Monday, September 3, 2012
Hearing the Heart Beat
Last year, in my second level class, I held most of the lab time for the end of the semester. This was due partly to my own reservations about how the class should be structured and how I would handle 30 students in a less formal setting. This year, I knew to break-up the monotony of academics with hand-on exercises and how that would help the students to persevere through the more academically challenging material. So starting the second week of school, the students were in the lab using scales and stethoscopes. This week, a few lab groups have progressed to the point of attempting to take blood pressures. This is a fairly complicated skill and one that takes a good amount of practice. It can easily be discouraging for a student to observe me doing it and even after multiple repetitions themselves not be able to hear the pulse sound that determines blood pressure.
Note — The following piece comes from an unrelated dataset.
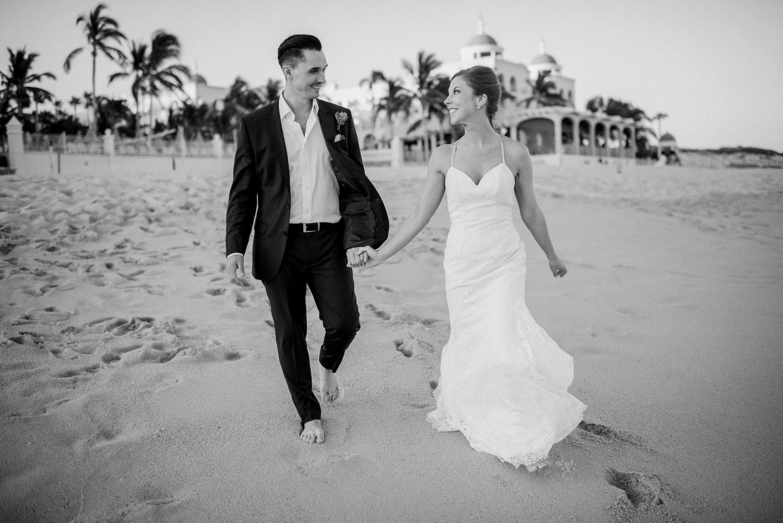 Riu-Cabo-Mexico-Wedding_0036.jpg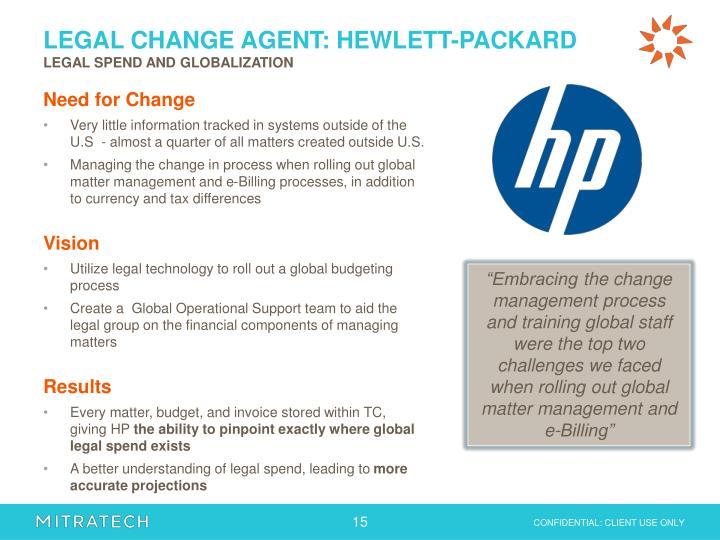 LEGAL CHANGE AGENT: HEWLETT-PACKARD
It's that point, when they are teetering on the edge of giving-up, that I stepped-in this week and said, "Let's do it together". The student and I used a training stethoscope so that we both could hear, and I took the volunteer's blood pressure. I gave a hand signal to signify when I heard the pulse sound beginning and ending. When the students could hear along with me, and then tried again, they could more often hear the sound for themselves. It's that moment, when their eyes light-up, saying in a facial expression so much more fluently than words, "I heard it, I can do this." that makes me say to myself, "Today, I was a teacher."